E a minha alma, mesmo que fechada pro
mundo, sentiu um pleno alívio.
Às pedras, são pra elas a quem eu
dedico meus mais íntimos versos.

PREFÁCIO
(por Alufa-Licuta Oxoronga)
A intimidade do Poeta Beto Acioli e suas Pedras Existenciais
Quando nos damos a mexer nas gavetas de nossos sentimentos, quase
por certo deparamos com algo conhecido que, por ter sido minuciosamente
guardado, como se não quiséssemos enfrentar o que não estava exposto,
desvelado, explicitado, acaba por nos estranhar a alma. Como se este ato de mexer, ou de remexer o
guardado repercutisse em nós, comichões e malevolências, suscitando factivas
inconfidências, intuições ou lucilações no ser.

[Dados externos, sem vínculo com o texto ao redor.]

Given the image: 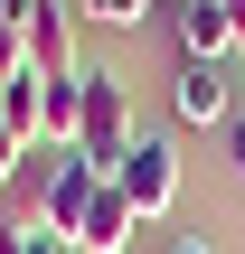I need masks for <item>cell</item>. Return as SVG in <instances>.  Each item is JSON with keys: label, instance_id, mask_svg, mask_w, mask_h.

Beto Acioli, neste seu “Íntimo das Pedras” reverbera este mesmo
sentimento, como se estivéssemos mexendo em algo que nos é conhecido, porém,
suspenso ao nosso lidar. Quando ele fala “A cor que meu mundo traz desbota-se
em preto e branco” nos traz a este seu mundo particular, nos convida a entrar,
a participar, a interagir, a convergir de seu subjetivo vivenciar, a
percebermos que “a vida querendo o mais, pinta de verde a esperança”. Beto
Acioli, neste remexer subjetivo de seu fazer poético nos leva além, nos diz
que, se os “Órfãos de anônimas dores versam uma vida sem tema” (...) “Melhor é
sair de cena... pra não sentir os dissabores de ser feliz como uma hiena”.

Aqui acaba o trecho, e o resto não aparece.